Our analysis of oral viromes provides the first evidence of sex-specific differences among human viral communities but might have been predicted by gender-specific differences seen in prior studies examining bacterial biota (Kovacs et al., 2011; Gomez et al., 2012; Markle et al., 2013). Sex-specific differences previously have been observed in the bacterial biota of human hand surfaces (Staudinger et al., 2011), the forearm (Fierer et al., 2008), the gut (Mueller et al., 2006; Li et al., 2008) and the subgingival crevice (Slots et al., 1990; Schenkein et al., 1993; Umeda et al., 1998; Kumar 2013). Oral bacteria have been observed to change with periods of major hormonal fluctuations, such as puberty or pregnancy, and the hormonal changes may have a causative role in this observation of diversion of microorganisms by sex (Kumar, 2013). In this study, variance among viromes was explained by differences in sex of the host more so than variance among individuals (Table 2).

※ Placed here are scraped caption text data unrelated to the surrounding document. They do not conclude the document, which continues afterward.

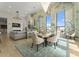 Open concept living area combining dining and living spaces, featuring large windows and stylish decor at 127 N Tryon St # 615, Charlotte, NC 28202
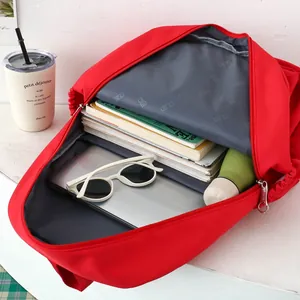 Minimalist large capacity red student backpack with interior storage for laptops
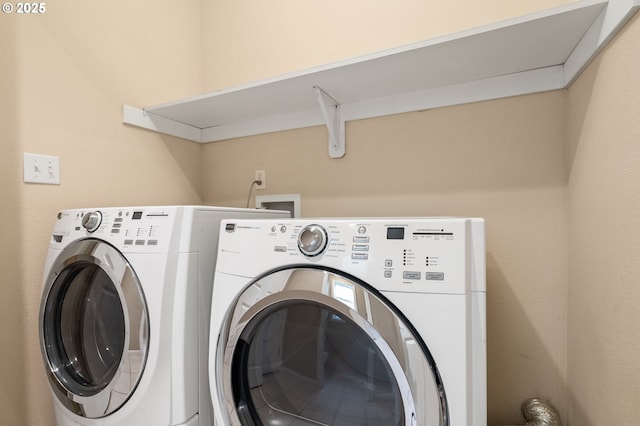 washroom featuring laundry area and washer and dryer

Although there were only eight subjects in this study, the multitude of time points sampled allowed for comparisons among 77 different viromes (88 minus 11 viromes that would represent intrasubject comparisons), providing a robust data set for discerning differences according to gender. The P-values for both males and females were highly significant (Table 2) and were strongly suggestive of an association between host sex and virome composition.

The oral microbiome has been hypothesized to have a role in the development of periodontal disease (Huang et al., 2011; Ge et al., 2013; Wade, 2013); however, the role of viruses as members of the oral microbiome has not been elucidated. Our findings that human oral viruses are personalized features of each individual’s microbiome and that viruses are persistent members of the oral microbiome suggests that viruses have important roles in the oral ecosystem. Viruses have the potential to eradicate certain cellular hosts or to provide them with beneficial gene functions such as beta lactamases (Figure 1); thus, human oral viruses may help to shape the natural history of oral microbiome membership. The sex specificity we identified in oral viruses suggests that viral communities respond to the same potentially hormone-driven signals that govern the sex specificity also found in bacterial communities on the skin (Fierer et al., 2008; Staudinger et al., 2011), gut (Mueller et al., 2006; Li et al., 2008) and the oral cavity (Slots et al., 1990; Umeda et al., 1998). Understanding the impact of environment and genetics on human microbiota may be critical to the evaluation of disease processes such as chronic periodontitis. While human viral communities have largely been considered a biological dark matter due to a relative dearth of knowledge regarding their ecology, our data have identified a personal, persistent and gender-specific nature to human oral viruses that suggests an important interplay between host genetics and environment, which ultimately may be important for human health and disease.